One solution is to sort items by their value density (their fees divided by the weight capacity they use up; also called feerate in bitcoin) and include items until no more fit. If it happens that the last included item exactly fills the sack then this is an optimal solution. Typically the last item that fits doesn't exactly fill the sack so the optimal solution is much harder but simply filling until you can't gets you very close to optimal: The loss vs optimal is no more than the remaining unfilled sizes times the feerate of the best non-included txn. Rather than leave empty space the software just walks down the options in feerate order and tries to include any txn it can until it runs out of txn or space.
In Bitcoin the problem is somewhat harder because transactions have dependencies and sometimes there is are higher feerate transactions you can't include until after you've included its lower feerate parents.

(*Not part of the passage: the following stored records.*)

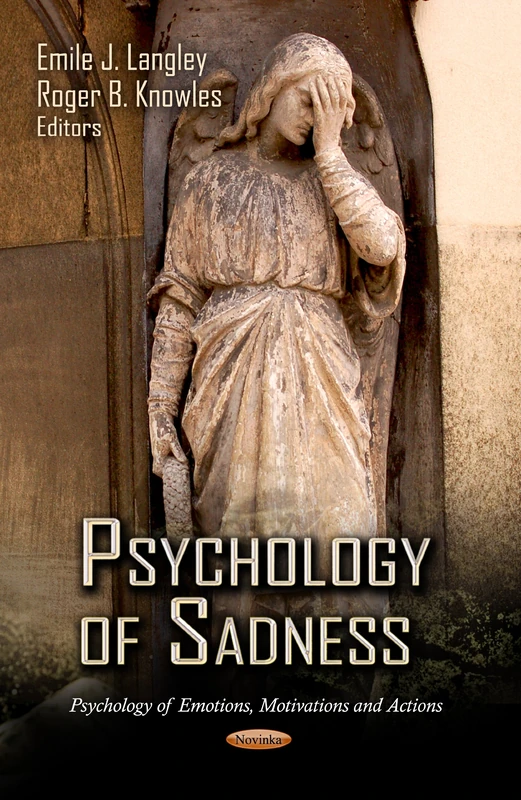 PSYCHOLOGY OF SADNESS (Psychology of Emotions, Motivations and Across) - Image 1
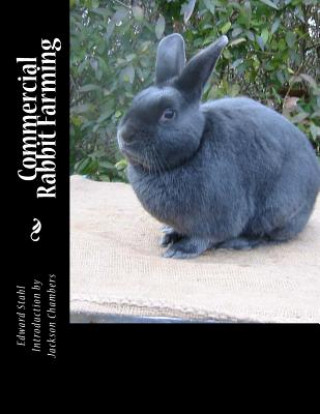 Книга Commercial Rabbit Farming Edward Stahl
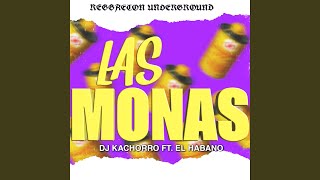 Las Monas feat El Habano [upl. by Manouch]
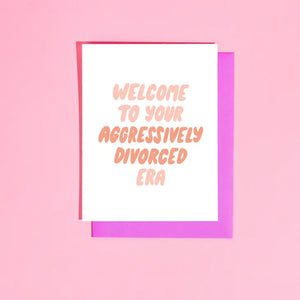 'Aggressively Divorced Era' card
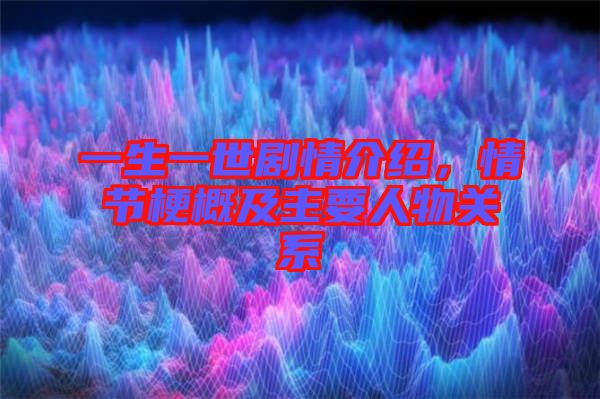 一生一世劇情介紹，情節(jié)梗概及主要人物關(guān)系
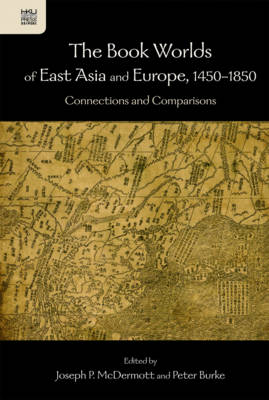 Book cover for The Book Worlds of East Asia and Europe, 1450-18 - - Connections and Comparisons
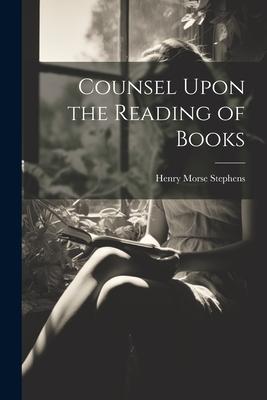 Counsel Upon the Reading of Books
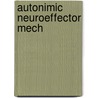 Autonimic Neuroeffector Mech door G. Burnstock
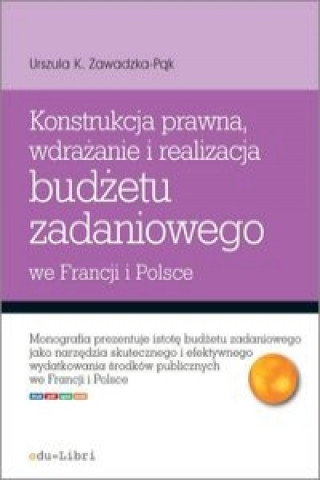Kniha Konstrukcja prawna wdrazanie i realizacja budzetu zadaniowego we Francji i Polsce Urszula K. Zawadzka-Pak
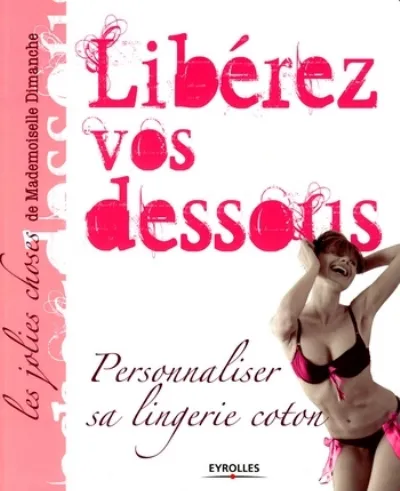 Visuel de Libérez vos dessous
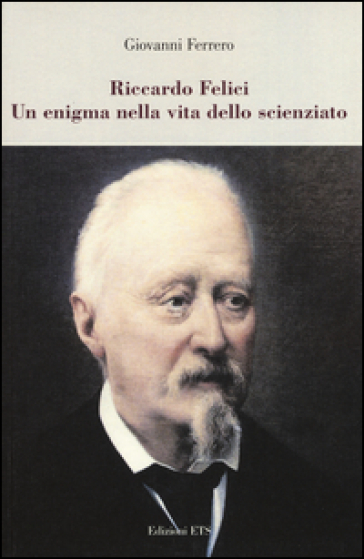 Riccardo Felici. Un enigma nella vita dello scienziato - Giovanni Ferrero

The mining algorithm in Bitcoin Core right now is smart enough to consider transactions along with their ancestors as a 'package' and consider including it. This approach however doesn't consider the fact that one low fee ancestor might enable multiple *sibling* children, and only effectively prioritizes the parents if the best of the children would justify including it. But the specific case of "someone paid me with low feerate, so now I'll spend the unconfirmed input with higher fees to get it confirmed" is something people have long done and so the code has accommodated finding those solutions for a long time.
The full problem considering dependencies is actually a version of the
maximum weight closure problem (MWCP) which has been extensively studied in, ironically, open pit mining (e.g. the mineral extraction business, rather than cryptocurrency mining). In open pit mining you can't mine a chunk of earth without removing the chunks around the one above it, so you may have to extract unprofitable blocks to get to the good stuff and the best mining sequence can be much more profitable than one that wasn't carefully designed.

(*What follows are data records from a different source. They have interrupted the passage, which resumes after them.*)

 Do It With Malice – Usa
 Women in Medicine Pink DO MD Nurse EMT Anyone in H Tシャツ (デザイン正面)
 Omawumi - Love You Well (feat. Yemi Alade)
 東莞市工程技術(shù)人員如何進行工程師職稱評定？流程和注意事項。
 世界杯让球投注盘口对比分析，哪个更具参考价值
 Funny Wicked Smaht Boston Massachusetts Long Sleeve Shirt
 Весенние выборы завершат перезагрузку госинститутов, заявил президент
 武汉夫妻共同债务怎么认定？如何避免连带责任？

There is ongoing work to replace the current approach in Bitcoin Core with one based on optimal solutions to the MWCP as part of the cluster mempool project:
https://github.com/bitcoin/bitcoin/issues/30289 which ought to be completely merged soon, if you're going to spend a lot of time learning how it works I'd recommend studying the cluster mempool work instead of the current behavior because the current behavior will soon be obsolete. For Bitcoin Core this work is more important than just making the most profitable blocks, since when mempools reach their size limits the *worst* transactions according to the mining sequence are the best ones to drop and they're also the least important to relay. Similarly, transaction replacement is only incentive compatible when it improves the income of blocks mined including the replacement. So making good decisions about the mining order of transactions is important to nodes even when they're not mining.
w/ cluster mempool the normal behavior of Bitcoin Core will produce optimal feerate maximizing blocks except in so far as they won't optimally pack the last bit of the block when the optimal selection doesn't fit exactly (it will just do a best effort fill of whatever fits), that it won't consider alternative replacements or conflicting transactions, or if a interlinked cluster of transactions is >64 tx in size or takes to long to find an optimal ordering, and in the rare case that the other limits (like sigops limit) are meaningful it will make suboptimal selections with respect to them.
There are also generic solver tools to generate good solutions to the bitcoin block problem, which could even solve for things like mutually exclusive replacement sets, accurately handle multiple limits, etc... but those are not incremental and online and so aren't optimized for the other things Bitcoin Core needs to know the mining order for, or-- for that matter-- producing a new block template ASAP after a block was found.